WORK INSTRUCTION
The reply should hold every line of the data below, unchanged, and none of the pictures.

DATASET EXTRACT
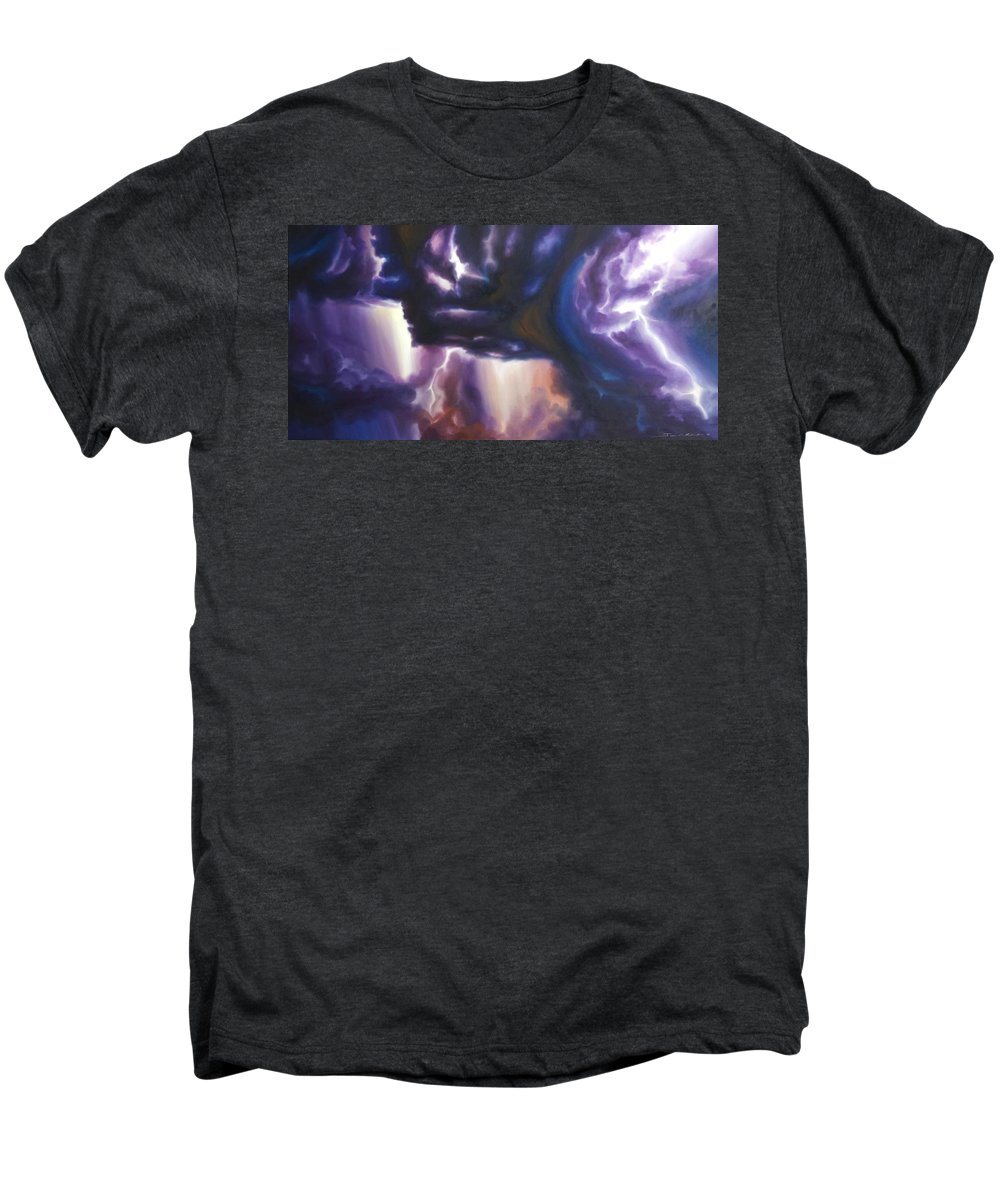 Tempest Men's Premium T-Shirt featuring the painting The Lightning by James Christopher Hill
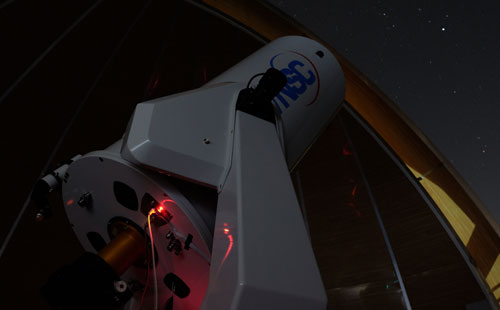 Kính thiên văn quang học đường kính 0,5 m được đánh giá là hiện đại.Đài thiên văn Stará Lesná, Viện thiên văn, Viện Hàn lâm Khoa học Slovakia cũng đang sử dụng kính này. Ảnh: Phạm Việt Dũng.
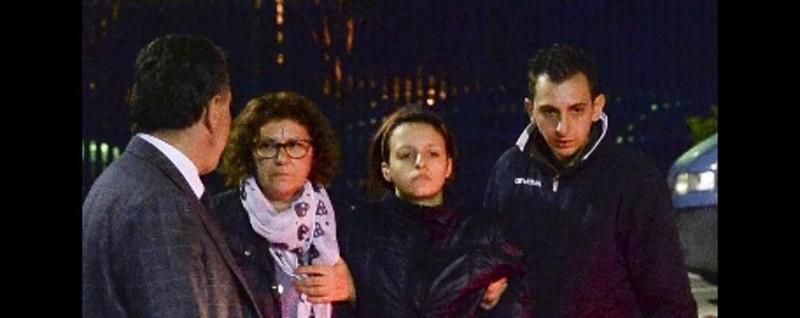 Omicidio Loris, arrestata la mamma «Ma non sono stata io» - La Provincia di Como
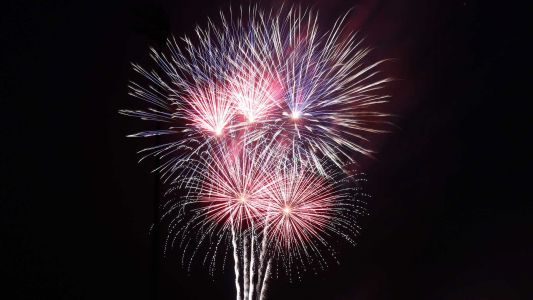 Red, White and Blue Springs fireworks show to return on July 4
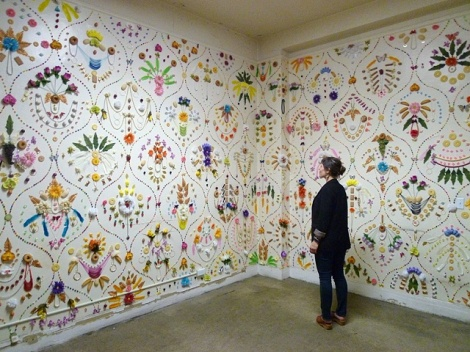 Adam Parker Smith's This Side of Paradise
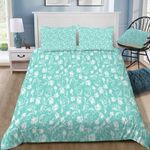 Tiffany &Amp; Co. #18 Duvet Cover Bedding Set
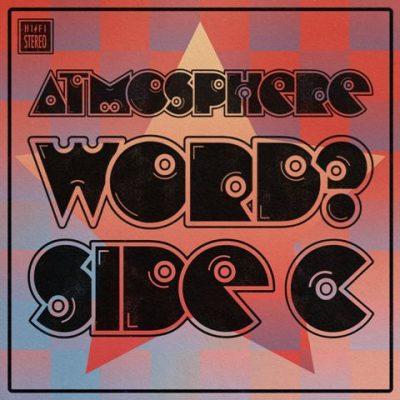 Atmosphere - 2021 - WORD? - Side C [24-bit / 44.1kHz]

ANSWER TO THE EXERCISE
 Tempest Men's Premium T-Shirt featuring the painting The Lightning by James Christopher Hill
 Kính thiên văn quang học đường kính 0,5 m được đánh giá là hiện đại.Đài thiên văn Stará Lesná, Viện thiên văn, Viện Hàn lâm Khoa học Slovakia cũng đang sử dụng kính này. Ảnh: Phạm Việt Dũng.
 Omicidio Loris, arrestata la mamma «Ma non sono stata io» - La Provincia di Como
 Red, White and Blue Springs fireworks show to return on July 4
 Adam Parker Smith's This Side of Paradise
 Tiffany &Amp; Co. #18 Duvet Cover Bedding Set
 Atmosphere - 2021 - WORD? - Side C [24-bit / 44.1kHz]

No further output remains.